I'd like to just make an all-encompassing comment to sum up my thoughts on the matter.
EDIT: certain recent discoveries have made a section of this original post irrelevant. I'll simply keep what still apllies.
What some tend to forget is that it isn't really the TASer who has to "deal with it", it's the audience. As a TASer manipulating 100 optimal hits is the same as manipulating 10. But if an overly long boss fight
grinds the flow of a movie to a hault then it's only hurting the movie's entertainment in the long run.
The way I see it, if you don't keep the audience in mind, why are you submitting the run at all? (If you didn't care to some extent you'd simply keep the run for yourself). What I'm getting at is that there has to be a line between appeasing the "OMG itz on Death Mode!" crowd, and the people that want a fast-paced categorical decimation of a game that ultimately results in an impressive TAS. Yes, the game should be seen as a feat above what human hands can do (as per this site's motto) but that doesn't mean using, or demanding the use of any difficulty is always the answer. That is demanding either extreme.
If we're going to use the "it's more difficult unassisted" argument, then I can say that from the perspective of RTA running I can't think of a single instance in which I've heard or seen a runner say something to the effect of: "the bosses patterns are the same as the ones I'm used to, but the extra health makes it much harder!". Muscle memory is a wonderful thing. If a boss doesn't change it's patterns, speed or anything else, most veteran RTA runners don't seem to be upset. The difficulty tends to come from other factors (health management, less frequent ammo drops, more spawning enemies or even enemies dealing more damage - not just that the enemies
have more HP). I'm not speaking for all runners, but please show me an RTA runner that's a master at their game(s) who says otherwise.

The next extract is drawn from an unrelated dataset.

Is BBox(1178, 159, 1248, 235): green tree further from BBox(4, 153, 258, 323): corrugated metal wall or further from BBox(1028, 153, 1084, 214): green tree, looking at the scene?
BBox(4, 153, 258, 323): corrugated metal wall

In sum: I think a case-by-case decision situation with guidelines rather than a hard and fast list of rules is the best. If there are questions, then let the runner(s) justify it (this for using hard mode as far as I'm concerned). If the audience is more entertained by a certain difficulty then it should be obvious which one to pick. If they find something entertaining in both (and both offer enough variety and can be justified well and agreed upon) then let them coexist. I don't think an easy mode run should obsolete a hard mode run, though. It strikes me as being much the same as using Japanese text to improve on an English run. But if a
hard mode run that is undoubtedly better optimized, but is slower due in part to the difficulty (i.e. not slower due to optimization issues, obviously) then I think it should be able obsolete
a normal or easy mode run that isn't as well optimized, or doesn't meet the run goal as well.